» **EXCERPTED TEXT**
↓↓↓

The study’s results may even have implications for understanding human creativity. After all, a large part of being creative is the ability to develop new approaches and test different outcomes. “That means accessing a larger repository of diversity,” Zenil says, “which is essentially randomness. So at 25, people have more resources to behave creatively.”

Zenil’s findings support previous research, which also showed a decline in random behavior with age. But this is the first study to employ an algorithmic approach to measuring complexity as well as the first to do so over a continuous age range. “Earlier studies considered groups of young and older adults, capturing specific statistical aspects such as repetition rate in very long response sequences,” says Gordana Dodig-Crnkovic, a computer scientist at Mälardalen University in Sweden, who was not involved in the research. “The present article goes a step further.” Using algorithmic measures of randomness, rather than statistical ones, allowed Zenil’s team to examine true random behavior instead of statistical, or pseudorandom, behavior—which, although satisfying statistical tests for randomness, would not necessarily be “incompressible” the way truly random data is. The fact that algorithmic capability differed with age implies the brain is algorithmic in nature—that it does not assume the world is statistically random but takes a more generalized approach without the biases described in more traditional statistical models of the brain.

These results may open up a wider perspective on how the brain works: as an algorithmic probability estimator. The theory would update and eliminate some of the biases in statistical models of decision-making that lie at the heart of prevalent theories—prominent among them is the Bayesian brain hypothesis, which holds that the mind assigns a probability to a conjecture and revises it when new information is received from the senses. “The brain is highly algorithmic,” Zenil says. “It doesn’t behave stochastically, or as a sort of coin-tossing mechanism.” Neglecting an algorithmic approach in favor of only statistical ones gives us an incomplete understanding of the brain, he adds. For instance, a statistical approach does not explain why we can remember sequences of digits such as a phone number—take “246-810-1214,” whose digits are simply even counting numbers: This is not a statistical property, but an algorithmic one. We can recognize the pattern and use it to memorize the number.

↑↑↑

» **RECORDED INFORMATION**

↓↓↓

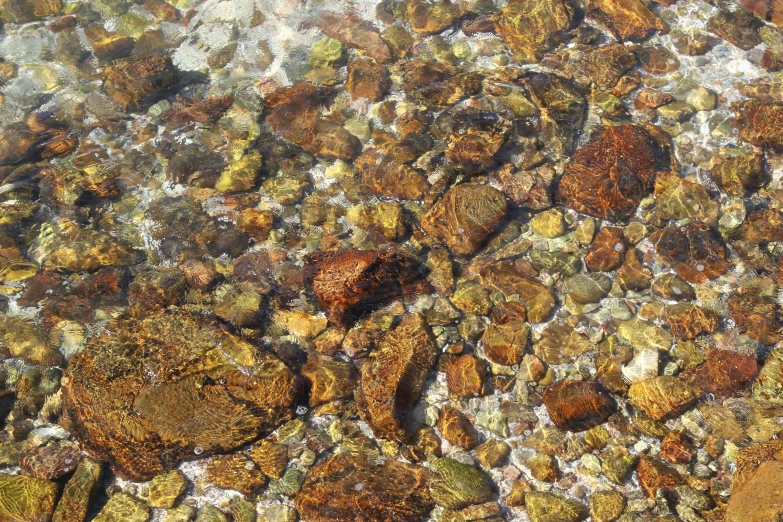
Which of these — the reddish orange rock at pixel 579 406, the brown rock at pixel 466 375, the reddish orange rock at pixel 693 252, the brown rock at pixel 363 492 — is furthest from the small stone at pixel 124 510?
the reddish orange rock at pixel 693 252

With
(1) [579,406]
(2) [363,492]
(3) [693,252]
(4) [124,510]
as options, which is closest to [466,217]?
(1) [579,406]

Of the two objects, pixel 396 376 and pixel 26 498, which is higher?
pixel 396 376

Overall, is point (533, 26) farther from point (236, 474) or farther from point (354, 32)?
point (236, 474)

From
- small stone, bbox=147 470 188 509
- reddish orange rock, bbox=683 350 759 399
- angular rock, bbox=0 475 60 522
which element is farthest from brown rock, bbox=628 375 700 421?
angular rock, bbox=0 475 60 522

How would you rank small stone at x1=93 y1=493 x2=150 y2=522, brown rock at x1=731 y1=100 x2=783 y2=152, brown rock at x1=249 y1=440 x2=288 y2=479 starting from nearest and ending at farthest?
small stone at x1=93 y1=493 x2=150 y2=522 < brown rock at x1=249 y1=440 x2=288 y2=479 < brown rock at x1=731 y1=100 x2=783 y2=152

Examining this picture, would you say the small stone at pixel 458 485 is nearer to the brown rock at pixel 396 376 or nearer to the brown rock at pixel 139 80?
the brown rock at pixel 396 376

↑↑↑
↓↓↓

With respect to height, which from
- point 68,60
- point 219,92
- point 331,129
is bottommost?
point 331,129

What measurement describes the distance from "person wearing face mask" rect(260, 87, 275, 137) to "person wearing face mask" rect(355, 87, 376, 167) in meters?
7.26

↑↑↑

» **YOUR OBJECTIVE**
Extend the excerpt above about Zenil's study of randomness and age, picking up right after its final sentence.

» **EXPECTED ANSWER**
Algorithmic probability, moreover, allows us to more easily find (and compress) patterns in information that appears random. “This is a paradigm shift,” Zenil says, “because even though most researchers agree that there is this algorithmic component in the way the mind works, we had been unable to measure it because we did not have the right tools, which we have now developed and introduced in our study.”

Zenil and his team plan to continue exploring human algorithmic complexity, and hope to shed light on the cognitive mechanisms underlying the relationship between behavioral randomness and age. First, however, they plan to conduct their experiments with people who have been diagnosed with neurodegenerative diseases and mental disorders, including Alzheimer’s and schizophrenia. Zenil predicts, for example, that participants diagnosed with the latter will not generate or perceive randomness as well as their counterparts in the control group, because they often make more associations and observe more patterns than the average person does.

The researchers’ colleagues are standing by. Their work on complexity, says Dodig-Crnkovic, “presents a very promising approach.”